==== Data excerpts ====

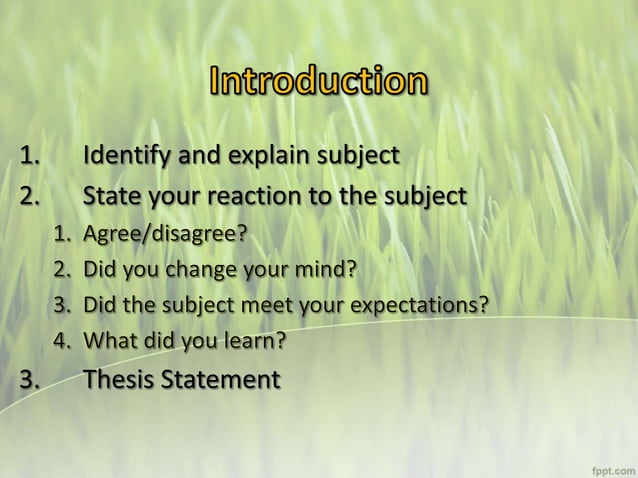 Introduction

1. Identify and explain subject
2. State your reaction to the subject
   1. Agree/disagree?
   2. Did you change your mind?
   3. Did the subject meet your expectations?
   4. What did you learn?
3. Thesis Statement

fppt.com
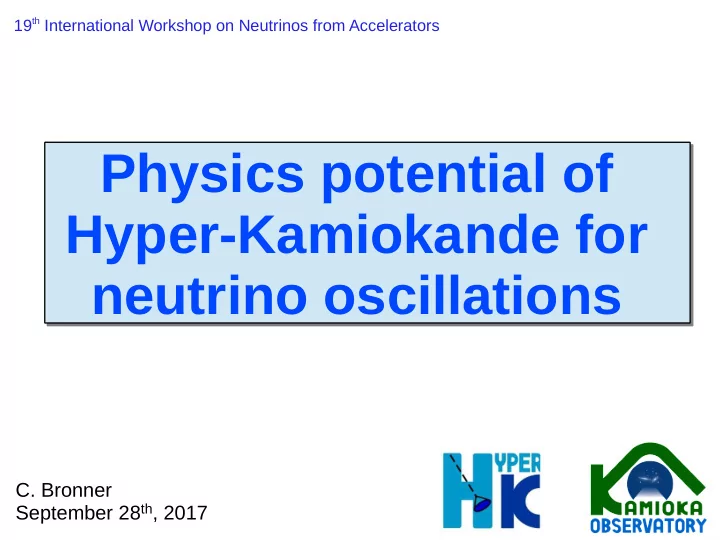 19$^{th}$ International Workshop on Neutrinos from Accelerators

Physics potential of Hyper-Kamiokande for neutrino oscillations

C. Bronner
September 28$^{th}$, 2017

HYPER K

KAMIOKA OBSERVATORY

====

▶ Assigned task: Report how many lines above include "your". Nothing else.

▶ Solved problem: 3